[edit]
Position: AI Safety Must Embrace an Antifragile Perspective
Proceedings of the 42nd International Conference on Machine Learning, PMLR 267:81588-81605, 2025.
Abstract
This position paper contends that modern AI research must adopt an antifragile perspective on safety—one in which the system’s capacity to handle rare or out-of-distribution (OOD) events adapts and expands over repeated exposures. Conventional static benchmarks and single-shot robustness tests overlook the reality that environments evolve and that models, if left unchallenged, can drift into maladaptation (e.g., reward hacking, over-optimization, or atrophy of broader capabilities).
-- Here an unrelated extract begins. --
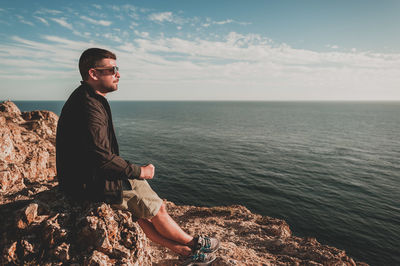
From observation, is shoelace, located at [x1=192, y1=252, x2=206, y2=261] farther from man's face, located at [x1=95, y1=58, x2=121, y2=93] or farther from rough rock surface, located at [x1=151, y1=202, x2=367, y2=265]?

We argue that an antifragile approach—Rather than striving to rapidly reduce current uncertainties, the emphasis is on leveraging those uncertainties to better prepare for potentially greater, more unpredictable uncertainties in the future—is pivotal for the long-term reliability of open-ended ML systems. In this position paper, we first identify key limitations of static testing, including scenario diversity, reward hacking, and over-alignment. We then explore the potential of dynamic, antifragile solutions to manage rare events. Crucially, we advocate for a fundamental recalibration of the methods used to measure, benchmark, and continually improve AI safety over the long term, complementing existing robustness approaches by providing ethical and practical guidelines towards fostering an antifragile AI safety community.